TEXT EXCERPT:
Would YOU have gone the extra mile, so to say, to take a financial haircut on either?


----------



## HonkyTonk (Oct 27, 2019)

Received a one cent tip from a Lyft PAX recently....


----------



## #1husler (Aug 22, 2017)

Another Uber Driver said:


> you have less than ZERO intention of actually covering a job


Technically....these 4 PUs were NOT shuffles as such, but more just old school cancellations because I had every intent (and made good faith effort) to render the ride...as I arrived on-time, parked on the pin, waited the full 5 mins, etc. So its even more surprising to me that 4 in row Gryft pax couldnt simply get it together enough to just get in the car at their chosen location and time and go.


----------



## PukersAreAlwaysYourFault (Mar 25, 2021)

#1husler said:


> Well...what would YOU have done with pax # 3 (texted different address from where she dropped the pin, wants me to drive 15 mins across town to new location) and pax #4 (runs outs 5 min clock, wants me to extend it, put hands on dirty laundry AND add in a "complementary" Burger King stop to a 1 mile drive to the laundry mat).
> 
> Would YOU have gone the extra mile, so to say, to take a financial haircut on either?

WHAT TO WORK ON: Copy the part of the forum thread that opens with the words "Another Uber Driver" and closes with "(Mar 25, 2021)", swapping "cancellations" for "no-shows".

RAW DATA:

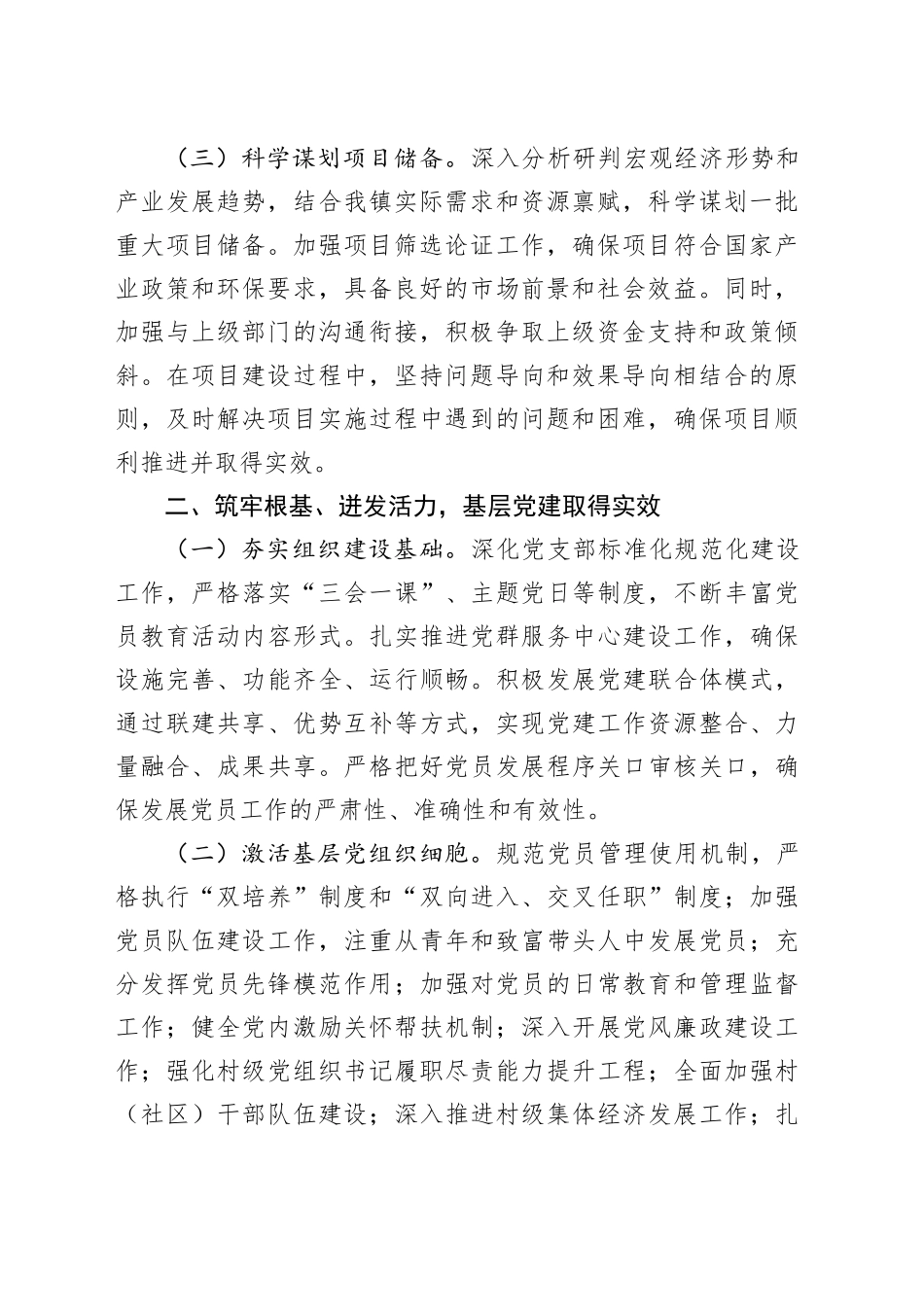 镇长在2025年镇务虚会上讲话_第2页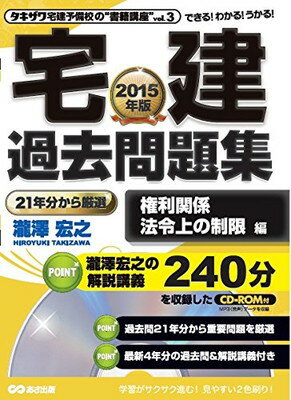 【中古】【CD-ROM付】2015年版 宅建 過去問題集 権利関係 法令上の制限 編 (タキザワ宅建予備校の“書籍講座” vol. 3)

PROBLEM SOLUTION:
Another Uber Driver said:


> you have less than ZERO intention of actually covering a job


Technically....these 4 PUs were NOT shuffles as such, but more just old school no-shows because I had every intent (and made good faith effort) to render the ride...as I arrived on-time, parked on the pin, waited the full 5 mins, etc. So its even more surprising to me that 4 in row Gryft pax couldnt simply get it together enough to just get in the car at their chosen location and time and go.


----------



## PukersAreAlwaysYourFault (Mar 25, 2021)